# Extract to read

From September 29, 2021 to January 30, 2022, Palazzo Cipolla in Rome will host Quayola ’s first major Roman solo exhibition,Re-coding.
Among the most important international exponents of media-art, Quayola has created his own personal expressive code and a new artistic-communicative language. In the historic building of Palazzo Cipolla, the artist presents his first monographic exhibition in Rome: he will exhibit works for the occasion that will trace the complete panorama of his artistic creation, proposing a journey through the main themes of his computational art.
Made between 2007 and 2021, the works on display intend to provide the public with an overview of the artist’s creative process, time passages, anticipated futures and reconstructed pasts. The exhibition project is developed in three thematic areas: classical iconography, unfinished sculptures, and the tradition of landscape painting.
Using systems of robotics, Artificial Intelligence (AI) and generative software, Quayola transforms computational technology into a new palette: paintings from the Renaissance and Baroque periods are transformed into complex digital compositions through computational methods, and sculptures inspired by Michelangelo’s unfinished technique are sculpted through robotic means. This is followed by representations of nature, the product of generative art that highlights the fascinating similarity between the natural and digital worlds.

# Exercise instructions
A. According to the passage on Quayola's Rome exhibition, what are the three thematic areas of the exhibition project?
B. Write out the part of the passage on Quayola's Rome exhibition between "Among the most" and "his computational art.", inclusive.
The data after this point is not needed for anything here.

# Raw data
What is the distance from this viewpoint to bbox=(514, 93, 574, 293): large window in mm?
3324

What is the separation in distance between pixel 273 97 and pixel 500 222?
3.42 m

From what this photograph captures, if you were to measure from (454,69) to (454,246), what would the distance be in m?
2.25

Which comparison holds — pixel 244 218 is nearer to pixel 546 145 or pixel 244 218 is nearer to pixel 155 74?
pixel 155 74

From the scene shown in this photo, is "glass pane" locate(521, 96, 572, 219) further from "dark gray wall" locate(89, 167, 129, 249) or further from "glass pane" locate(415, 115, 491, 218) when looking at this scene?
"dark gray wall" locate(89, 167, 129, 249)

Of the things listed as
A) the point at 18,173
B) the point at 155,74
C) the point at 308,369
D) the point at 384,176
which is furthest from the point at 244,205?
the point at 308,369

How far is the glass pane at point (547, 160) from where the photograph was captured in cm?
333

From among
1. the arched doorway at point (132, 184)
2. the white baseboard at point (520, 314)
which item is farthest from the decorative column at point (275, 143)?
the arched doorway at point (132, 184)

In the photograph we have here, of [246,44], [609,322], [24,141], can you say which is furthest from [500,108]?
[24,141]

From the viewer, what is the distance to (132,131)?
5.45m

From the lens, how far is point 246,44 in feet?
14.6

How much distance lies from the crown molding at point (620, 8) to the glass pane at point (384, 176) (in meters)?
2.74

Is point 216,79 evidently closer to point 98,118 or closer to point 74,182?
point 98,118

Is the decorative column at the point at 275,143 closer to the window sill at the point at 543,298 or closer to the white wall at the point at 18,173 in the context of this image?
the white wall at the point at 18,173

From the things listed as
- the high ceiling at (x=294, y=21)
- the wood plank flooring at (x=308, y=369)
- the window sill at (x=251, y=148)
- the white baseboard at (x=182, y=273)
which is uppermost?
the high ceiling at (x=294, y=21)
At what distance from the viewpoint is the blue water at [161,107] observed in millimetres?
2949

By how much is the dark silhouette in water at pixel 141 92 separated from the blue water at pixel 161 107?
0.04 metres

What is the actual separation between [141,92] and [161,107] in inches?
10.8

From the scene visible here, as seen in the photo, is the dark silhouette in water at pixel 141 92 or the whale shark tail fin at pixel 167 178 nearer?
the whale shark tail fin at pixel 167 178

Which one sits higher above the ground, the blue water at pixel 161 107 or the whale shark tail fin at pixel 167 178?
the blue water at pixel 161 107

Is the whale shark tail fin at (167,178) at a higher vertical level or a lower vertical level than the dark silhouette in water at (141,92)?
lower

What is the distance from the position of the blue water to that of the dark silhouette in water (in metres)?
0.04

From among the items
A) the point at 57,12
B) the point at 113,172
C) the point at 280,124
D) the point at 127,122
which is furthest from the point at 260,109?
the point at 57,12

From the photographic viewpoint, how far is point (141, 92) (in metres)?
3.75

# Complete answers
A. Classical iconography, unfinished sculptures, and the tradition of landscape painting.

B.
Among the most important international exponents of media-art, Quayola has created his own personal expressive code and a new artistic-communicative language. In the historic building of Palazzo Cipolla, the artist presents his first monographic exhibition in Rome: he will exhibit works for the occasion that will trace the complete panorama of his artistic creation, proposing a journey through the main themes of his computational art.